Council opts out of legislation allowing shops to become branches without planning permission

Nigel Lewis

Westminster City Council in London is to restrict the number of new estate agent branches being set up after opting out of a key piece of planning legislation.

The council says the number of new agent branches increased from 179 to 228 during the 12 months ending February 2016, an increase of 27.4%.

“This represents the largest percentage increase of all London boroughs,” says Julia Corkey, the council’s Executive Director Policy, Performance and Communications (pictured).

The council also says research among shoppers within Westminster showed consumers were “aware of the proliferation of estate agents in some shopping centres” and that some specifically requested ‘fewer estate agents’ as well as more and better retail.

To enable the council to control the number new estate agent branches it has told the Secretary of State that from January 1st estate agents wishing to change retail usage from shops into branches will have to apply for planning permission.

This means the council has opted out of Article 4 of the Town and Country Planning Order 2015 which enables retail premises to be switched via ‘permitted development’ from shops to financial and professional services without planning permission.

Robert David, deputy leader of the council, told the Financial Times that the increase “has put the character of some centres at risk. These measures will protect variety on our high streets and improve everyone’s shopping experience”.

Existing agents would appear to agree with the move. Ed Mead, formerly of Douglas & Gordon, Trevor Abrahamson of Glentree International and property consultant Charles McDowell are quoted in the Financial Times article backing the new policy.

--- Work to be completed ---
Please reproduce the entire article on Westminster's curbs on new estate agent branches word for word. The rows after this point have nothing to do with it.

--- Dataset records ---
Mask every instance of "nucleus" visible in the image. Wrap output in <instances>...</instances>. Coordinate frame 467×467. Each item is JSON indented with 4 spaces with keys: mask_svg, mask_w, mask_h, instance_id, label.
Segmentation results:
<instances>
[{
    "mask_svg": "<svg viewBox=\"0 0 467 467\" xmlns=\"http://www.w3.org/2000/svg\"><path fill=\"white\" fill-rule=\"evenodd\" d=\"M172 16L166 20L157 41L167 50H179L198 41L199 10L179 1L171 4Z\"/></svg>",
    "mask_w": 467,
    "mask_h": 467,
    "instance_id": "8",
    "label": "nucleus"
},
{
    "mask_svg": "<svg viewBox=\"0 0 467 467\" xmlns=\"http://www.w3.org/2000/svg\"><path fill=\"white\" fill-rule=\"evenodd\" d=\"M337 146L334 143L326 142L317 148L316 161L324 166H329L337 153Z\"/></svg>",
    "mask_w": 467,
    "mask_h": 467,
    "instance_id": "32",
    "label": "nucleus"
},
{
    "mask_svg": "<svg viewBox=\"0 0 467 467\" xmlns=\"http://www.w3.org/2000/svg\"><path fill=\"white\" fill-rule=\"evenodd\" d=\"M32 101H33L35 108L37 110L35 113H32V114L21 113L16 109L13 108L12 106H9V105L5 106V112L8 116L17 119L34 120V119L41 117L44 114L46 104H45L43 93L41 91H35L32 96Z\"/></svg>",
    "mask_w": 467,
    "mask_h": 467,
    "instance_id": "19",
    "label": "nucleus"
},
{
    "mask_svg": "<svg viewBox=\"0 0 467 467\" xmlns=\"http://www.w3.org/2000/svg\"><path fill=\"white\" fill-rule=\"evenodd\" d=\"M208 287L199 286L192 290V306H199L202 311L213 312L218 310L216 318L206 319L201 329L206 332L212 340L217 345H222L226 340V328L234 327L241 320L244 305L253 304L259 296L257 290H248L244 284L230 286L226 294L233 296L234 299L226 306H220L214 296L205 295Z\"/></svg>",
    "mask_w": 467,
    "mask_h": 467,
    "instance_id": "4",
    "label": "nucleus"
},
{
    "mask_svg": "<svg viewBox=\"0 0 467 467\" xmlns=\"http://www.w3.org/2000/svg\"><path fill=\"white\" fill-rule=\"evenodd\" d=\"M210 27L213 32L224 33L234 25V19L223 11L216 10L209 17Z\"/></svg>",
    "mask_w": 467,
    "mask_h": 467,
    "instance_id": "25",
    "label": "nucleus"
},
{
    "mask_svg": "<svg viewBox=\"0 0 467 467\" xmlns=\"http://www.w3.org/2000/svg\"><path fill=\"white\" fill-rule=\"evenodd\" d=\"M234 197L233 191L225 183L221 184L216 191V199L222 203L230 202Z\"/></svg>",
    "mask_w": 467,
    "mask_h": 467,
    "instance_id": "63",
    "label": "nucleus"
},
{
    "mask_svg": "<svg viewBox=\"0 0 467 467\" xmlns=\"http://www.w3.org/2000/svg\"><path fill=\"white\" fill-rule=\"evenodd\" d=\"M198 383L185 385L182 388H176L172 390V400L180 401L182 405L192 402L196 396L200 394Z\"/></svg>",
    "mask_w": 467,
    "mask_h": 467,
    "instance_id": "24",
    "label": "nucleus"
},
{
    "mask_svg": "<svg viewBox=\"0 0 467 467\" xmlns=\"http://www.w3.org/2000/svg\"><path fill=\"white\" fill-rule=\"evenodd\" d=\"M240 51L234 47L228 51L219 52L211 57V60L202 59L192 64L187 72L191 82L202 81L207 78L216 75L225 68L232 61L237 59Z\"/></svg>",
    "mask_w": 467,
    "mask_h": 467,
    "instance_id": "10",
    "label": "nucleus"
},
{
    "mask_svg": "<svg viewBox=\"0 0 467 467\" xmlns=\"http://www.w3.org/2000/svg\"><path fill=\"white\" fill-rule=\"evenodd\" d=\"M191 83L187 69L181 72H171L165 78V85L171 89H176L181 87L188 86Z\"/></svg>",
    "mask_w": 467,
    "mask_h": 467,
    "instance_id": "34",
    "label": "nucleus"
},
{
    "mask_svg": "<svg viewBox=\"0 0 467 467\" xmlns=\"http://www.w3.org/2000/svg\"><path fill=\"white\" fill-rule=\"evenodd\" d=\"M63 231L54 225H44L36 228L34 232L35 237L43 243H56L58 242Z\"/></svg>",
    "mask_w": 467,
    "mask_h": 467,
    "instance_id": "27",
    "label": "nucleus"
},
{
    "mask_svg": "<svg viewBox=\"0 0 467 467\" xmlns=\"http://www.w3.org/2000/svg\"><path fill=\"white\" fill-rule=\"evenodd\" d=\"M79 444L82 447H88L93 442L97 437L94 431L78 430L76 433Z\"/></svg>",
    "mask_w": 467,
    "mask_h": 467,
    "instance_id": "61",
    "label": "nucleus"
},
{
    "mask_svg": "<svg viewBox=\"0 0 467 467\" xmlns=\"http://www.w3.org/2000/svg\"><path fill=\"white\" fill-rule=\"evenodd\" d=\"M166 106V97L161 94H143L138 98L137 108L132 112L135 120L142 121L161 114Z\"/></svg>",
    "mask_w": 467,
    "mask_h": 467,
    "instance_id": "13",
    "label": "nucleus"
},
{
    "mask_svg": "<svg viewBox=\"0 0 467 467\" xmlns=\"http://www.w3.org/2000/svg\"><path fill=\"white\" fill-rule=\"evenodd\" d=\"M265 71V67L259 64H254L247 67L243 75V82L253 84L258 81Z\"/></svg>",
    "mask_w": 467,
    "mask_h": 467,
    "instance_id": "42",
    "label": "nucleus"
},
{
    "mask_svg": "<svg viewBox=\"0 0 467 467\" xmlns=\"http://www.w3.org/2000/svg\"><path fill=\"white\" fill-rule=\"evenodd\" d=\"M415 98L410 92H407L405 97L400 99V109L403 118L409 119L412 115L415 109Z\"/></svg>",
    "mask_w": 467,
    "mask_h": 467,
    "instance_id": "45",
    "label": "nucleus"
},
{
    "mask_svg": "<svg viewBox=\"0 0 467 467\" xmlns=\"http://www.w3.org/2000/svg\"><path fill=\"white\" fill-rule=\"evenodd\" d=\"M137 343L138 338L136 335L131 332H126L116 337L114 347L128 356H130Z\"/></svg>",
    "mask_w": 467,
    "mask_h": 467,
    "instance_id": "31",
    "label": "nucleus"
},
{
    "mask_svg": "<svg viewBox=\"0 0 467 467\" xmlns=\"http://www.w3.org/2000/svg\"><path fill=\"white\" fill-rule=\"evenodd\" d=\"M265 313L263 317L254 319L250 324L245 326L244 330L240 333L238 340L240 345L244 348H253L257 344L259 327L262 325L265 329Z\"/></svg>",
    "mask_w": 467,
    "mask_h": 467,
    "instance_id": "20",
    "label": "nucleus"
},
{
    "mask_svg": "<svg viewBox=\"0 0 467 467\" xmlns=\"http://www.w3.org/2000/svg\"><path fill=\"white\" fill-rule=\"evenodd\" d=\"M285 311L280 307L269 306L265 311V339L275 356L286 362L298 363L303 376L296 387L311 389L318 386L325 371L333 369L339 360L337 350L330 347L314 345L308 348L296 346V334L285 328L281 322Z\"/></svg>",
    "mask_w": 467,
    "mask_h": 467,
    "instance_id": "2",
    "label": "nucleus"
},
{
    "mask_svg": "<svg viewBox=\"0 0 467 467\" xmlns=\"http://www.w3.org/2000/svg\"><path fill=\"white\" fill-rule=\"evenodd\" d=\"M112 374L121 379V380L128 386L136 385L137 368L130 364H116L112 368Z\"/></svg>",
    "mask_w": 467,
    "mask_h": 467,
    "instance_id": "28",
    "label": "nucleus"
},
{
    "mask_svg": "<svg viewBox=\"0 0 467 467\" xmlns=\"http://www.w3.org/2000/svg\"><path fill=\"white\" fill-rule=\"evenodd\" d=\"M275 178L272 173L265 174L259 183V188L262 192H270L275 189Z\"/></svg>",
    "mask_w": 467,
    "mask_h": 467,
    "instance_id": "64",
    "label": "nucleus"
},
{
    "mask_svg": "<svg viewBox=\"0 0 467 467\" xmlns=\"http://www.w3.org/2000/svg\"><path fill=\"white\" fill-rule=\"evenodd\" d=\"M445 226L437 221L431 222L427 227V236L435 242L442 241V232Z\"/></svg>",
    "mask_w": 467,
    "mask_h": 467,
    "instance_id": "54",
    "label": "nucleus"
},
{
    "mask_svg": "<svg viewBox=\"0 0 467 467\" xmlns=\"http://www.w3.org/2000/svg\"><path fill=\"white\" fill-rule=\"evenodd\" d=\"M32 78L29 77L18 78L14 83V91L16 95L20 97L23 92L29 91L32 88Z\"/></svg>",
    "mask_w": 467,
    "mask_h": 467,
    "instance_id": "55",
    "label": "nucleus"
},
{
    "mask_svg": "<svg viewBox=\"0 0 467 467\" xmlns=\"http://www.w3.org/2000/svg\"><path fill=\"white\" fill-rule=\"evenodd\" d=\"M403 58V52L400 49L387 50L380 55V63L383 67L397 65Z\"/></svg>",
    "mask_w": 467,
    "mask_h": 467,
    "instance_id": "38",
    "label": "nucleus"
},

--- Completed task ---
Council opts out of legislation allowing shops to become branches without planning permission

Nigel Lewis

Westminster City Council in London is to restrict the number of new estate agent branches being set up after opting out of a key piece of planning legislation.

The council says the number of new agent branches increased from 179 to 228 during the 12 months ending February 2016, an increase of 27.4%.

“This represents the largest percentage increase of all London boroughs,” says Julia Corkey, the council’s Executive Director Policy, Performance and Communications (pictured).

The council also says research among shoppers within Westminster showed consumers were “aware of the proliferation of estate agents in some shopping centres” and that some specifically requested ‘fewer estate agents’ as well as more and better retail.

To enable the council to control the number new estate agent branches it has told the Secretary of State that from January 1st estate agents wishing to change retail usage from shops into branches will have to apply for planning permission.

This means the council has opted out of Article 4 of the Town and Country Planning Order 2015 which enables retail premises to be switched via ‘permitted development’ from shops to financial and professional services without planning permission.

Robert David, deputy leader of the council, told the Financial Times that the increase “has put the character of some centres at risk. These measures will protect variety on our high streets and improve everyone’s shopping experience”.

Existing agents would appear to agree with the move. Ed Mead, formerly of Douglas & Gordon, Trevor Abrahamson of Glentree International and property consultant Charles McDowell are quoted in the Financial Times article backing the new policy.